President Donald Trump’s administration supported Hikma’s Supreme Court appeal.
Pharmaceuticals can be protected by patents covering both the drug’s active ingredient and specific methods of using it.
“Skinny labels,” meant to encourage generic competition, are intended to allow generic drugmakers to avoid patent lawsuits if the label of their generic omits infringing uses of the brand-name drug it replicates.
The FDA approved London-based Hikma’s generic Vascepa solely to treat severe hypertriglyceridemia and required it to include a skinny label that omitted the drug’s use to treat non-severe hypertriglyceridemia, which was still covered by Amarin patents.
Vascepa, derived from fish oil, has been approved by the U.S. Food and Drug Administration to lower triglycerides, a common type of fat, and reduce the risk of heart issues. It is currently Amarin’s only product.
Irish-American biopharmaceutical company Amarin earned $213.6 million in revenue from Vascepa sales in 2025, according to a company filing with the U.S. Securities and Exchange Commission.
The FDA approved Vascepa in 2012 to treat severe hypertriglyceridemia, a condition involving an excess of fats in the blood, before approving it for less-severe hypertriglyceridemia in 2019.
Amarin sued Hikma in Delaware federal court in 2020. Amarin argued that Hikma’s label, combined with statements in press releases and on its website, encouraged doctors to prescribe it for the less severe condition.
The U.S. Court of Appeals for the Federal Circuit said Hikma publicly referred to its drug as “generic Vascepa” without clarifying that it was approved only for one specific use, which could have encouraged doctors to prescribe it for infringing uses.

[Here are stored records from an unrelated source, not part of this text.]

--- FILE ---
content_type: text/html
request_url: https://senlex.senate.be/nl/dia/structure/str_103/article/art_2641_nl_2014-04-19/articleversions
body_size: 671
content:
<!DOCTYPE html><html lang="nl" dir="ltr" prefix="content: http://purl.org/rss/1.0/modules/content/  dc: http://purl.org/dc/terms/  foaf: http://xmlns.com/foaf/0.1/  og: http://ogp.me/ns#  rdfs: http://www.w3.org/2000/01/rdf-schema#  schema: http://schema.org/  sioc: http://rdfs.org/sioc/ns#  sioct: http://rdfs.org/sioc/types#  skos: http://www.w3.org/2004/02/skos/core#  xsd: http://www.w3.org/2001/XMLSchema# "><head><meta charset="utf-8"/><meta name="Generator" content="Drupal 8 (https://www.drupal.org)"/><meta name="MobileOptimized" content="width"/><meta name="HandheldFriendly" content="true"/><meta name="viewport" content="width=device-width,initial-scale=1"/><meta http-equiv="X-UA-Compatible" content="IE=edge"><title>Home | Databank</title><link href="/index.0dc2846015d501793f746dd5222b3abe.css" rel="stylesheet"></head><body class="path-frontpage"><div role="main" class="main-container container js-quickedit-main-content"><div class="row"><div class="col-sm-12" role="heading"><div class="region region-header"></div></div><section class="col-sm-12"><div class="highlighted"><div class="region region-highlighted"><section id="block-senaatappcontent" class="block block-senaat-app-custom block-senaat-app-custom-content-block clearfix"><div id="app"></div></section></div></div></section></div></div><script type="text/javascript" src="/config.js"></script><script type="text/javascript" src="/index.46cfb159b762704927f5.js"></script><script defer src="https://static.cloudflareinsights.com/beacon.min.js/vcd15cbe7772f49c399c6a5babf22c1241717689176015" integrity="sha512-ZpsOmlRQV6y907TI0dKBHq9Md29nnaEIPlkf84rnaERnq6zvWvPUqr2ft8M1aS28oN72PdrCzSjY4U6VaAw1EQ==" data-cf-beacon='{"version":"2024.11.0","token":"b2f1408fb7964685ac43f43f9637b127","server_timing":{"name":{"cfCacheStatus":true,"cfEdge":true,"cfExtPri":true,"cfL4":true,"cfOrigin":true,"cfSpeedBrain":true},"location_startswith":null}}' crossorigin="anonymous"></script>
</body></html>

Hikma told the Supreme Court in a brief that generic drugs have saved patients and insurance payers an estimated $2.9 trillion in the past decade. The company and the Trump administration both argued that allowing lawsuits like Amarin’s could disincentivize generic drugmakers and lead to increased drug prices.
Amarin told the justices that Hikma’s alleged infringement was atypical, noting that it had not sued seven other companies that also make generic Vascepa.